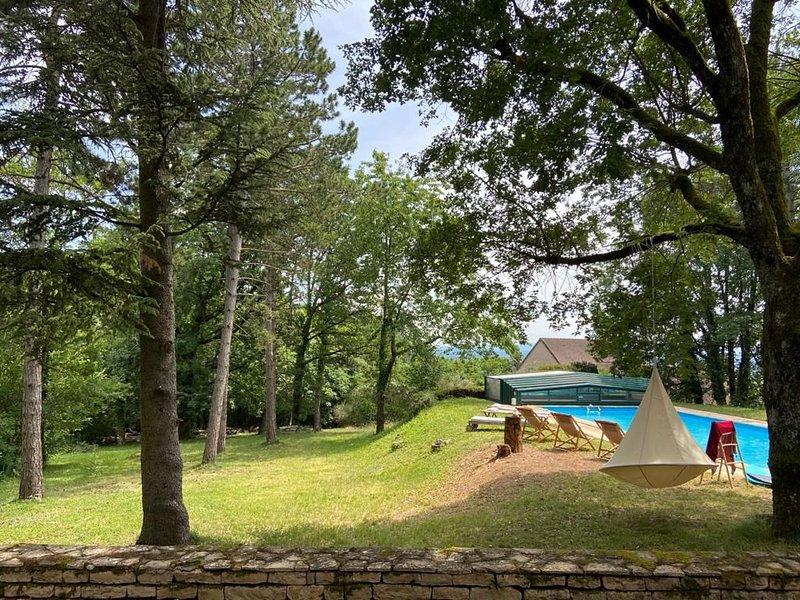 Villa au dessus des  vignes avec piscine, holiday rental in Ecuisses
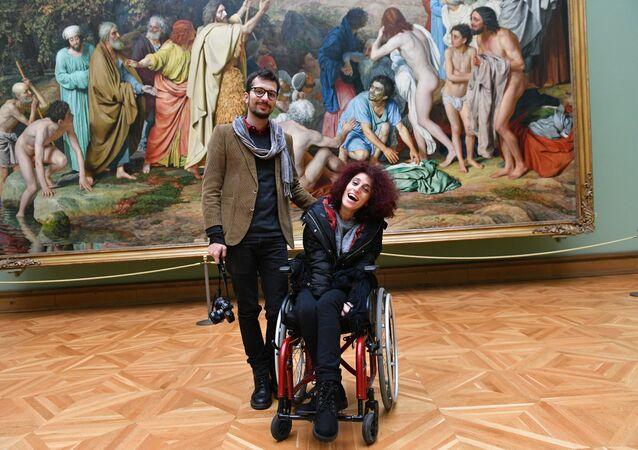 Letizia Renis insieme a Danilo Garcia di Meo alla Galleria Tretyakovskaya di Mosca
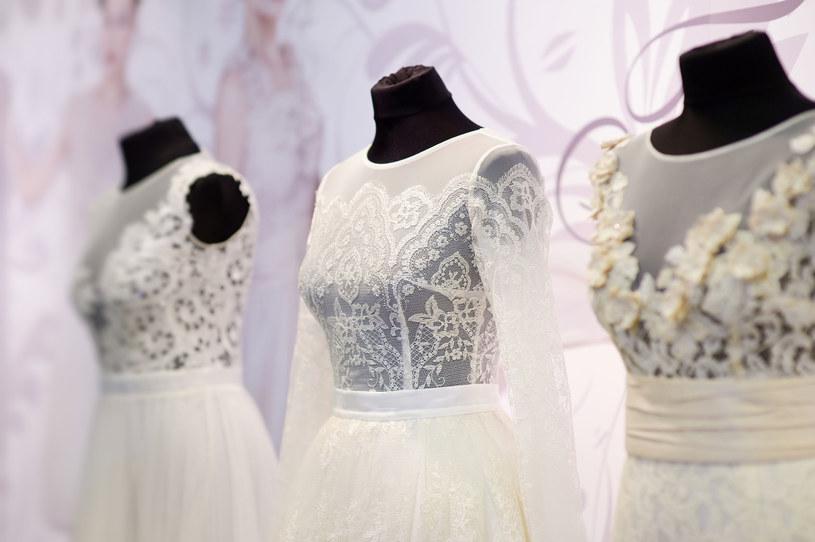 Warto iść na targi ze swoim pomysłem. Wizją tego jak nasze wesele i ceremonia powinna wyglądać. /123RF/PICSEL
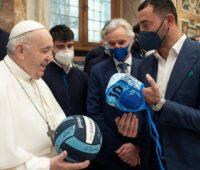 Santo Padre diz que o esporte desperta o melhor nas pessoas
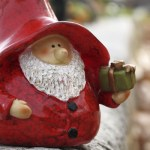 Papa Noel prepara los regalos de los niños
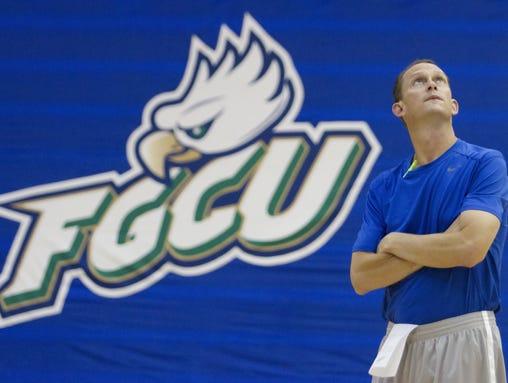 2013-09-25-florida-gulf-dooley-coach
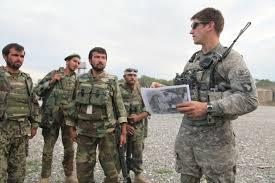Us Army Platoon File U S Army Platoon Leader Gives A Briefing To Soldiers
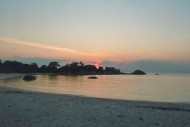Pemandangan Sunset Pantai Tanjung Tinggi Belitung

--------------------------------

WORK ITEM —
No image belongs in the copy. Transcribe the full listing verbatim.

TASK SOLUTION —
 Villa au dessus des  vignes avec piscine, holiday rental in Ecuisses
 Letizia Renis insieme a Danilo Garcia di Meo alla Galleria Tretyakovskaya di Mosca
 Warto iść na targi ze swoim pomysłem. Wizją tego jak nasze wesele i ceremonia powinna wyglądać. /123RF/PICSEL
 Santo Padre diz que o esporte desperta o melhor nas pessoas
 Papa Noel prepara los regalos de los niños
 2013-09-25-florida-gulf-dooley-coach
Us Army Platoon File U S Army Platoon Leader Gives A Briefing To Soldiers
Pemandangan Sunset Pantai Tanjung Tinggi Belitung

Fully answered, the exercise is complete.